* Start PROVIDED RECORDS *

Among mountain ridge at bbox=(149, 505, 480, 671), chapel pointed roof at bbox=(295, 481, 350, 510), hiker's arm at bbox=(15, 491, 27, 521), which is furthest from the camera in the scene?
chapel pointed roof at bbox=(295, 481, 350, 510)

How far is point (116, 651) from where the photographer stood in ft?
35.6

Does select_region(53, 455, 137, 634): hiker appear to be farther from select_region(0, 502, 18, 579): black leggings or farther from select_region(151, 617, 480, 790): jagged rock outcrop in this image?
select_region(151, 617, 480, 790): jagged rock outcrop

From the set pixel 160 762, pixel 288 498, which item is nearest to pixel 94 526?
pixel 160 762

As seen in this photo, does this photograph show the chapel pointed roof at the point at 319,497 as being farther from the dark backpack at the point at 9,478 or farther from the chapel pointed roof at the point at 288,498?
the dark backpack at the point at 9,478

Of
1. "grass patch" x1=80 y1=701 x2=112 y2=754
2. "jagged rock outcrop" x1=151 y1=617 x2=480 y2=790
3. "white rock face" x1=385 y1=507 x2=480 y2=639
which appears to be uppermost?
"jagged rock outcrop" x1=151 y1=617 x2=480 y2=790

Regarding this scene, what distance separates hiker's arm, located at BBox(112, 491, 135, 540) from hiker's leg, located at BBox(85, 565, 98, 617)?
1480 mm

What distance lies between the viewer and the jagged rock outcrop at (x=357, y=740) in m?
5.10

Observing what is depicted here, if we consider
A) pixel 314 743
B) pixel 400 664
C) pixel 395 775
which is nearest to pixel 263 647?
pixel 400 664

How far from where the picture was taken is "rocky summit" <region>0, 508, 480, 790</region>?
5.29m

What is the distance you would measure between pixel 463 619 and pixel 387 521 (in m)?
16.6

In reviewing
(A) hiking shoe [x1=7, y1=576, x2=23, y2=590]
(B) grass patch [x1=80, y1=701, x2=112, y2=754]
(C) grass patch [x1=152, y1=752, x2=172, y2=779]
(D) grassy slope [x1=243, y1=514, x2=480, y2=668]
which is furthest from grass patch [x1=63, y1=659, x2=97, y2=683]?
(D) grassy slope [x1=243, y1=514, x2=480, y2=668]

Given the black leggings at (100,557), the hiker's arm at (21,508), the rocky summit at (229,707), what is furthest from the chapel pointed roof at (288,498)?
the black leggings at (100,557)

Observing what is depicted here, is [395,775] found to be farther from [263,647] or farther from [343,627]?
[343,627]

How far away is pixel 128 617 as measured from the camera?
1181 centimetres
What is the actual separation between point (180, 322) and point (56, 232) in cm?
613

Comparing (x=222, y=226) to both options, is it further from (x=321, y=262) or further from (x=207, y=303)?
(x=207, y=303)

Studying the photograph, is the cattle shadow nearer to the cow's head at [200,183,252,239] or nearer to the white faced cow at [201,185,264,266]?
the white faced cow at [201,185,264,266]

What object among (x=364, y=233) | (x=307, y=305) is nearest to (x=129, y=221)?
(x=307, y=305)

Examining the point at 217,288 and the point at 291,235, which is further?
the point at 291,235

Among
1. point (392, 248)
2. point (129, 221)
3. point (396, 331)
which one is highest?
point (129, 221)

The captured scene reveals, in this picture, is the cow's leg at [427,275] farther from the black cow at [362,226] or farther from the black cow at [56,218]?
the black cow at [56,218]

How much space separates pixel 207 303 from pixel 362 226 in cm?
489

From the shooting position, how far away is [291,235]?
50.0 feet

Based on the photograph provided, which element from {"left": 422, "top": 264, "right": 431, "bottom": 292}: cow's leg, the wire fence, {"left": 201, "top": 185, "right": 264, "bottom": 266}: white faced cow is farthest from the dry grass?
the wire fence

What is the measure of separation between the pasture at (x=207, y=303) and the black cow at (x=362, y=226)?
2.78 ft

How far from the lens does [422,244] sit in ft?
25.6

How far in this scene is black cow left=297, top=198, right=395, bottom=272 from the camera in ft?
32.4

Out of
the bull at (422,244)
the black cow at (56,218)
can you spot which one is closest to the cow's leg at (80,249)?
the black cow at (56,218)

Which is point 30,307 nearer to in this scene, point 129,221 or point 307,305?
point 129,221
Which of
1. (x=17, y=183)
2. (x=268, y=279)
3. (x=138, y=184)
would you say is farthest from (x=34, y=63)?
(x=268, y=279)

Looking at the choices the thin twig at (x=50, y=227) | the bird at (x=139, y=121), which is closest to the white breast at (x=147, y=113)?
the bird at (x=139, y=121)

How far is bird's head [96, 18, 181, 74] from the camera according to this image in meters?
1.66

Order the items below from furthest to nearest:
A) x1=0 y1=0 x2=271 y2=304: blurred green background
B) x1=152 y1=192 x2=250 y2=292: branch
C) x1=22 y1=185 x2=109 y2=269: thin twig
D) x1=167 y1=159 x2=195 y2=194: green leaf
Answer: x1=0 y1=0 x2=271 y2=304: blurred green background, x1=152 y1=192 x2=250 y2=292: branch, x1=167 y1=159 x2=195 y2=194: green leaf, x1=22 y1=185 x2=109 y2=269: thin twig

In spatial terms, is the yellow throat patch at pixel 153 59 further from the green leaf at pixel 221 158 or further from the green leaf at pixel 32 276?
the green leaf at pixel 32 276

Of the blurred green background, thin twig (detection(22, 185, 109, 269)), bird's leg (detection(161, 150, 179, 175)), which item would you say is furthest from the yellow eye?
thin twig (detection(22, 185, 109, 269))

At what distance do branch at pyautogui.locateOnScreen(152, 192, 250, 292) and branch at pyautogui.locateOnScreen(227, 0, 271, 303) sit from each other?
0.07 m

* End PROVIDED RECORDS *

WHAT TO PRODUCE:
Copy the records above word for word, beginning at the line that contains "In spatial terms, is" and continuing through the last line of the records.

RESPONSE:
In spatial terms, is the yellow throat patch at pixel 153 59 further from the green leaf at pixel 221 158 or further from the green leaf at pixel 32 276?
the green leaf at pixel 32 276

Of the blurred green background, thin twig (detection(22, 185, 109, 269)), bird's leg (detection(161, 150, 179, 175)), which item would you say is furthest from the yellow eye?
thin twig (detection(22, 185, 109, 269))

At what distance do branch at pyautogui.locateOnScreen(152, 192, 250, 292) and branch at pyautogui.locateOnScreen(227, 0, 271, 303) sit from each other?
0.07 m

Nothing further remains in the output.